2. United in Tech Diversity: This scenario builds on the hypothesis that EU member states have come closer together in reaction to significant geopolitical tension around the globe to achieve various goals, including becoming less dependent on imports. This paves the way for extensive measures taken at the European level and spurs the energy transition. The result is lively competition among technologies and energy sources. Money is spent not only expanding renewable energy and building a hydrogen economy, but also on other areas such as nuclear energy, the continued development of e-fuels, and methods to store carbon dioxide. This course also leads to carbon neutrality.

3. Two Steps Forward One Step Back: As one can guess from the title, in this scenario, member states have failed to work towards common goals in the energy transition. Isolationist pursuit of interests and insufficient financial recourses under the Green Deal lead to a standstill. Many countries thus continue to depend on fossil fuels, while others have undertaken to implement the energy transition nevertheless. However, the bottom line is that these efforts have fallen short and the EU has missed its climate target.
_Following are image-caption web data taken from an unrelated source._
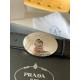 Prada Belts
Top Quality Prada Belts
Top Quality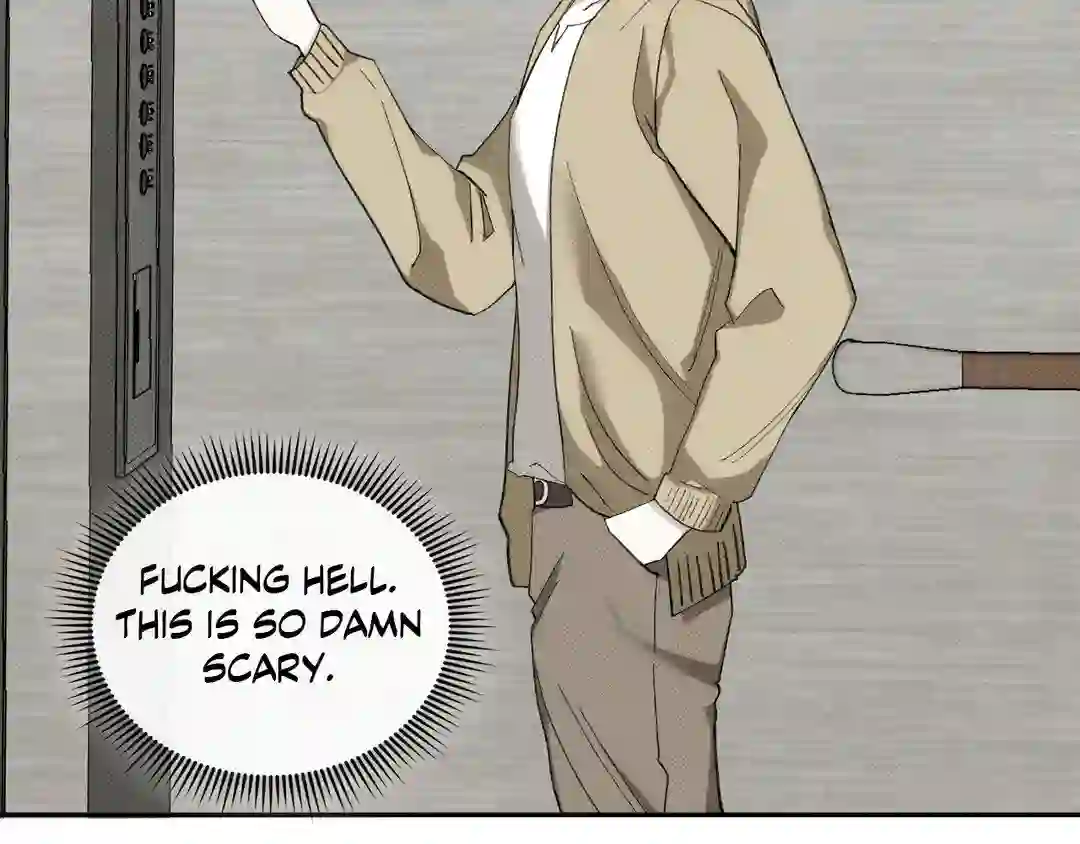 Please Spice Up My Life, Darling! - Chapter 1 manhwa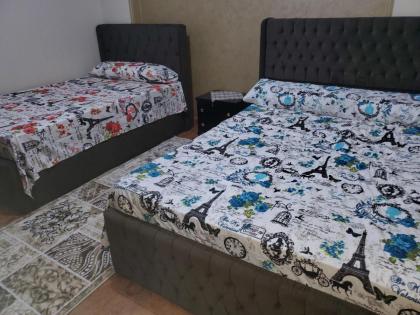 Mena Apartment - image 17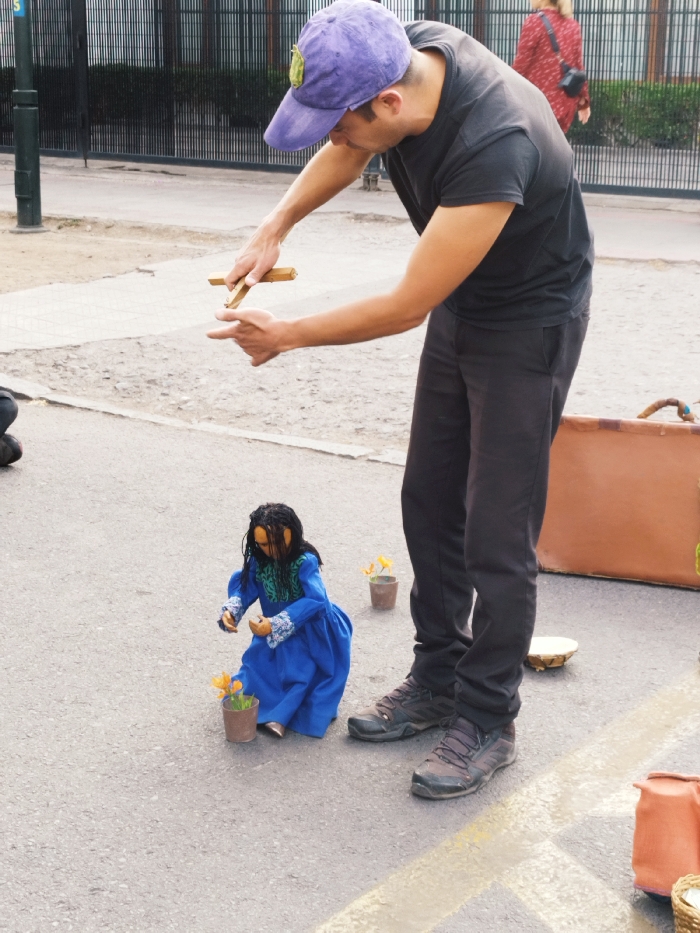 Memory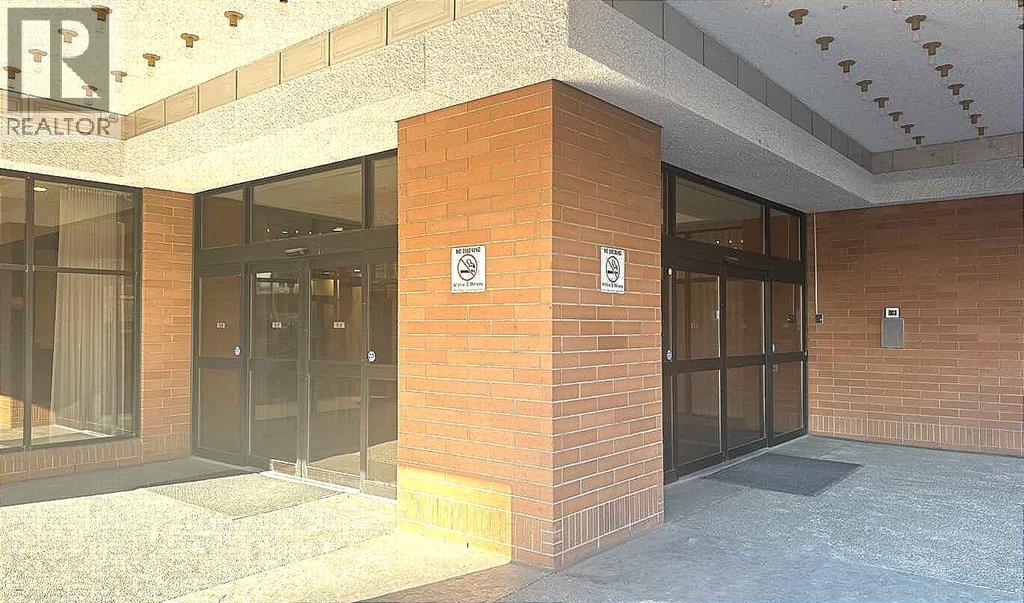 
          1100 8 Avenue Southwest
            <br/>
            <span>Calgary</span>
            , 
            <span>AB</span>
             <span>T2P3T8</span>
         - Photo 8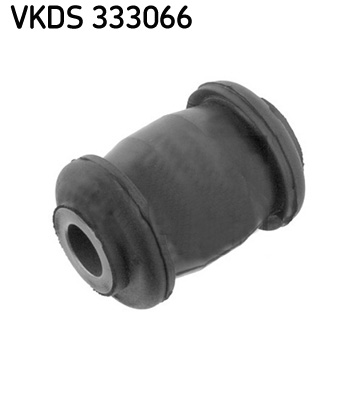 Suport trapez MITSUBISHI ASX (GA_W_) 2.0 MIVEC 4WD benzina 150 cai SKF VKDS 333066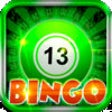 Icon of program: Casino Bonus Speed Bingo …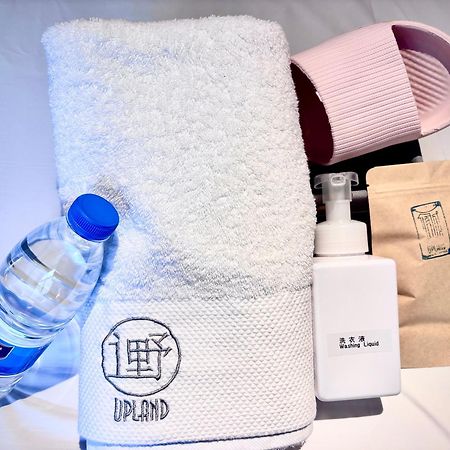 Kunming Upland International Youth Hostel Near The City Center ,2 Mins Walk To The Subway, 2 Mins Walk To The Green Lake, Close To Yuan Tong Temple, Old Street, Yunnan University, Convenient Payment And Visa Cards Are Accepted Esterno foto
4. Green Lone Wolves: This projection also envisages member states failing to take a common approach. The culprit is a major political logjam at the EU level. Member states have to go it alone owing to lacklustre legislation and insufficient subsidy programmes. This has led to all countries competing against each other to achieve the climate goal alone. The upshot is a host of concurrent energy systems that are largely isolated from each other. As a result of this uncoordinated approach, the EU is not carbon neutral yet in 2050, although it does not have much farther to go.

The four scenarios demonstrate that determination in taking a common European approach will be key to the success of the energy transition. As set out by the authors at the end of the study, this goes hand in hand with major uncertainties for industry: Power utilities have to prepare for strong growth, but they cannot foresee the challenges they will face along the way. Besides substantial investments, this calls for a flexible strategy that can be adapted to changes in the economic, political and technological landscape.